Ana içeriğe atla

Allah Korkusu Olan Bir Nesil Yetiştirmek İstiyorsak.



Basından duyarız, ülkemizin ileri gelenleri, ALLAH KORKUSU OLAN DİNDAR NESİL YETİŞTİRMELİYİZ, diye beyanat verirler. İlk baktığınızda ne var bu sözde, gayet doğru söylemiş deriz ama biraz düşünmeye konuşmaya, dini konularda sohbet etmeye başladığımızda, bu konuda bile anlaşamadığımız ortaya çıkar. Düşünebiliyor musunuz bizler, yetiştireceğimiz evlatlarımızın Allah korkusu ve dindar anlayışı konusunda bile çok farklı düşünüyoruz. Hâlbuki inandığımız kitap ve Resul aynı. Peki, sorun nerede diye sorduğumuzda, ortaya çıkan anlaşmazlığın DİNİ YAŞARKEN KUR’AN’I ALLAH’IN EMRETTİĞİ GİBİ TEK KAYNAK EDİNMEDİĞİMİZDEN KAYNAKLANDIĞINI GÖRÜRÜRZ. Allah’ın uyarısında, emin olmadığınız sözlerin ardına düşmeyin, yalnız Kur’an’ın ipine sarılın emirlerini, hayatımıza geçirmediğimizden kaynaklandığı anlaşılıyor. ONUN İÇİN ALLAH, SAKIN DİNDE BÖLÜNENLER GİBİ OLMAYIN DİYE BİZLERİ UYARMIŞTIR. Allah’ın dinini ellerimizle bölüp parçalayıp, daha sonrada o bilgi ve kaynaklardan yetiştireceğimiz evlatlarımız, acaba Allah korkusuyla mı yetişir yoksa edindiğimiz Veli, gavs, alim dediğimiz kişilerin korkusuyla mı? Bu uyarıyı kulak arkası eden bizler, DİNDE BÖLÜNMEKTE BEREKET, ZENGİNLİK VARDIR diyorsak, sizce Allah korkusu olan, dindar nesil yetiştirebilir miyiz? Yetiştirebilmemiz için, önce bizler evlatlarımıza örnek olmalıyız. SİZCE ÖRNEK VELİLER OLABİLDİK Mİ?

Verilen öğeler:
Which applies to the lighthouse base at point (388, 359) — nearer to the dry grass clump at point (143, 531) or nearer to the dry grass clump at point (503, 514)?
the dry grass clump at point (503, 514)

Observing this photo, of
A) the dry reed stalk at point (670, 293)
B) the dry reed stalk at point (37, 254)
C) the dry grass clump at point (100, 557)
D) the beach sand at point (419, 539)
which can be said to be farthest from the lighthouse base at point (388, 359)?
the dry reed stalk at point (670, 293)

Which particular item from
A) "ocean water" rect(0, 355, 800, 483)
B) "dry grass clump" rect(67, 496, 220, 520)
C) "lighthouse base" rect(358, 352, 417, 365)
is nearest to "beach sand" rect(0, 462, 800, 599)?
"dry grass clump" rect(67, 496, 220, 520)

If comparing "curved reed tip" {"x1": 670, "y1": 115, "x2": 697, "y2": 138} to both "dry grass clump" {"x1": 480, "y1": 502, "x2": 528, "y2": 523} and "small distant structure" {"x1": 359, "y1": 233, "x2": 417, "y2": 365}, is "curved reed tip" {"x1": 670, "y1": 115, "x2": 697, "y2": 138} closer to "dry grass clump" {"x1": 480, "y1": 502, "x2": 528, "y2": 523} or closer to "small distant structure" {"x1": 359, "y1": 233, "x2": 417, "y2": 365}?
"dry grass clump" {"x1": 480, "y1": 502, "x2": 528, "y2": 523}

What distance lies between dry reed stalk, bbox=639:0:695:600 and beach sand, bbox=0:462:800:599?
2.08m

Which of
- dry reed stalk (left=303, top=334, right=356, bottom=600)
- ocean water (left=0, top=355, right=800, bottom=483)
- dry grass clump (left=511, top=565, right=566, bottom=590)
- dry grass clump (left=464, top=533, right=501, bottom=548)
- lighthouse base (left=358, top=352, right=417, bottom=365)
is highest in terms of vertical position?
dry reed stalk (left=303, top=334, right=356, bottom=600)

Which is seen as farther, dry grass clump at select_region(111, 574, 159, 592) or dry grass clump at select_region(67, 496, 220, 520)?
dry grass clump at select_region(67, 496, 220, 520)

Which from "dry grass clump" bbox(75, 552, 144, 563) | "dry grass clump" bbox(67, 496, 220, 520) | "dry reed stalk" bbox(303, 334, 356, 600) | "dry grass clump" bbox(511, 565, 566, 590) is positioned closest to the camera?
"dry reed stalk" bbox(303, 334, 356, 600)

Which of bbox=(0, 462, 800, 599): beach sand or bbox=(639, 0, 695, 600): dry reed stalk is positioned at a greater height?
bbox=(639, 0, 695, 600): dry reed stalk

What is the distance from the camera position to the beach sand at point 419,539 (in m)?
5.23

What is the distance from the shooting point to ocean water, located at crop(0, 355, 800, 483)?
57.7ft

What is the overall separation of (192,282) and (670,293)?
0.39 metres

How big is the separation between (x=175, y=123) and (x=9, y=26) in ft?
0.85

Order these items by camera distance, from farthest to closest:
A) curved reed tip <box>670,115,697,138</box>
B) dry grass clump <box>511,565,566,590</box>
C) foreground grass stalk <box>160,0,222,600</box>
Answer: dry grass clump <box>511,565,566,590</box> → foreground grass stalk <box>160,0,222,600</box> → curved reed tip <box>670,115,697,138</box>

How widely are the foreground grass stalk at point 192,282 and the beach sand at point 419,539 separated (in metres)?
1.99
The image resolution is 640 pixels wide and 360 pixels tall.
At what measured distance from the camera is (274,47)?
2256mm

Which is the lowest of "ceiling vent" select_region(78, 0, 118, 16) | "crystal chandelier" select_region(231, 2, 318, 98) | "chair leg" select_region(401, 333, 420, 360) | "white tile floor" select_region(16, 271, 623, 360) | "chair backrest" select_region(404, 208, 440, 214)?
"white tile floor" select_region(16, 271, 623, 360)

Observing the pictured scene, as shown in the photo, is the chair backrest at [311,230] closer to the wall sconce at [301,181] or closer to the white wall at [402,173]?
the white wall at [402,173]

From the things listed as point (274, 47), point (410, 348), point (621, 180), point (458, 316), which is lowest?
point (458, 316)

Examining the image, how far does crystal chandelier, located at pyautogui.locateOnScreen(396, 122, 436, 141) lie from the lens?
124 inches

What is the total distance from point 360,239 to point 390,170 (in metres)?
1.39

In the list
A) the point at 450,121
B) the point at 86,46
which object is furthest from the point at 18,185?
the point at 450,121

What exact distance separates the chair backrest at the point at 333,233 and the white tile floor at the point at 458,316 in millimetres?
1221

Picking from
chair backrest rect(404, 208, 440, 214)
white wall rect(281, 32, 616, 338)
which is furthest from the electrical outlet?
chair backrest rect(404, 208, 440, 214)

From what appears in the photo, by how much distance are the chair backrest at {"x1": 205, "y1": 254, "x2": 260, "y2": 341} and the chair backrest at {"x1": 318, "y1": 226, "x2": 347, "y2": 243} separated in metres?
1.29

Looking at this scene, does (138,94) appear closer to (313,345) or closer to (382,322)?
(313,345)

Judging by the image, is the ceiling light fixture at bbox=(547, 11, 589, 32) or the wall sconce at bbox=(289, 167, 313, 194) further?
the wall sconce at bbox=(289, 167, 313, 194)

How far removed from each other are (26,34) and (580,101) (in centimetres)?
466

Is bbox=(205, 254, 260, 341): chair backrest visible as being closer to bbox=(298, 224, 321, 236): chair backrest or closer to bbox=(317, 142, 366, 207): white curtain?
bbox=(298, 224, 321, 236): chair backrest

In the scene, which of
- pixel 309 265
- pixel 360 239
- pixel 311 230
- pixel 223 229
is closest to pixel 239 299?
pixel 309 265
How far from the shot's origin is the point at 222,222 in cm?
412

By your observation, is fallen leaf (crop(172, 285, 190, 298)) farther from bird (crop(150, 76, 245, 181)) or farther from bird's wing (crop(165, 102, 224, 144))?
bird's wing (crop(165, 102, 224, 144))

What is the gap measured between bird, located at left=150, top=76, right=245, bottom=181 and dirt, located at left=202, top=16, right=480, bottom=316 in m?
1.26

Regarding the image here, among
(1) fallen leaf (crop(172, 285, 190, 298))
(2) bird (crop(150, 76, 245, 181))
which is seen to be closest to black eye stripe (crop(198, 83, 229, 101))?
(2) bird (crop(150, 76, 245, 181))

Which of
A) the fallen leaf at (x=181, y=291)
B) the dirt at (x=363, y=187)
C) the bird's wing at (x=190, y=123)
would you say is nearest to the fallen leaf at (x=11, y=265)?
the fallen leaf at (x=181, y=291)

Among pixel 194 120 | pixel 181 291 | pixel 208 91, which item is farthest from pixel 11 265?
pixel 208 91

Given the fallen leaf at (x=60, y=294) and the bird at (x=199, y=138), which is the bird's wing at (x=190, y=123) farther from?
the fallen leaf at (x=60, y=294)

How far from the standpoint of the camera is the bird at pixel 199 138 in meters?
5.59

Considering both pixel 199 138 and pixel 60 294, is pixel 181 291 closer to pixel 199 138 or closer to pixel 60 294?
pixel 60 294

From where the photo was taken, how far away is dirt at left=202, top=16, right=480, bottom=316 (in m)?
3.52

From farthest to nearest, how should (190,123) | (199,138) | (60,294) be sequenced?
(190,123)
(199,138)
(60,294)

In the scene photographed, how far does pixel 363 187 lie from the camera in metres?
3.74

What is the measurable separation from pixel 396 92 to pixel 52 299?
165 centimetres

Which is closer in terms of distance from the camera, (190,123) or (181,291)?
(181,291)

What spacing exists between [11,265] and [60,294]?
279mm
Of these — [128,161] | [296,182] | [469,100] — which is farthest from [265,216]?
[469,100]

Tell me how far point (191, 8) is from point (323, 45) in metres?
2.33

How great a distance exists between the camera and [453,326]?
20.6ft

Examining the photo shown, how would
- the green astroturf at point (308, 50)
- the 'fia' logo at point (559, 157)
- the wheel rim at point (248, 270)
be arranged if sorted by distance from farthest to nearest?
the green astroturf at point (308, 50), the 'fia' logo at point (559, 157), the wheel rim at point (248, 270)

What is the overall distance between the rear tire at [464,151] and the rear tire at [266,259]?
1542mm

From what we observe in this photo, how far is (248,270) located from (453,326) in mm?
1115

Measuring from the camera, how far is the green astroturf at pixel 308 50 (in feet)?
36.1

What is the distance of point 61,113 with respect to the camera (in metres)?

Görevler:
**A)** Allah korkusu olan nesil yetiştirme üzerine yazıya göre, bu konudaki anlaşmazlık neden kaynaklanıyor?
**B)** Allah korkusu olan nesil yetiştirme üzerine yazının devamını yazın.

Sırayla cevaplar:
**A)** Dini yaşarken Kur'an'ı Allah'ın emrettiği gibi tek kaynak edinmememizden kaynaklanıyor.

**B)**
Daha açıkçası bizlerde Allah korkusu sözde, dilinde olan kalbine yerleşmemiş adaletten uzak, kendinden başkasını düşünmeyen insanlar olduğumuz için, yetiştireceğimiz evlatlarımızda bizden farklı olmayacaktır. O sözde oluşumuzun da maskesi olarak, DİNDAR yaftasını yapıştırıyoruz kendimize yetiştirdiğimiz evlatlarımıza. Toplumda dindar görünebilmek içinde, içimizdeki fitneyi gizleyebilmek adına,  bizlerin yarattığı İslam’ın simgeleri adını koyduğumuz şekilsel giysi ve kıyafetleri giyiyoruz. Tüm bunlara inandırıldığımızdan dolayıdır ki, dindar görünümünde sahtekârlar toplumu Allah ile aldatanları Allah dostu, veli, ulema kişiler ilan ediyoruzSonucunuda yakın zamanda, acı bir şekilde toplum olarak gördük. Böyle olunca da basında, televizyonlarda yaşanan edepsizlikleri, sahtekârlıkları gördüğümüzde çok şaşırıyoruz ve üzülüyoruz çünkü dindar kisvesi altındaki rezillikler, DİNİMİZİ KÖTÜLEMEYE ÇALIŞAN DİN DÜŞMANLARININ İŞİNE YARIYOR. 

Tüm bu yanlışları yapanlar, aslında yalnız kendilerine değil, İslam’a zarar veriyorlar. İslam toplumlarında yaşanan adaletsizlikler, kadını küçük görme, sapkın davranışlar İslam’ı diğer toplumlara anlatmamızı ve Allah’ın dinini yaymamızı engelliyor. Tüm gerçeklere gözlerimizi kapatmış, yaptığımız yanlışların farkında olmadan, kendimizi cennetlik, kitap ehlini cehennemlik ilan ediyoruz ve bu kişilerin birde DİNDAR NESİL YETİŞTİRECEĞİNE İNANIYORUZ.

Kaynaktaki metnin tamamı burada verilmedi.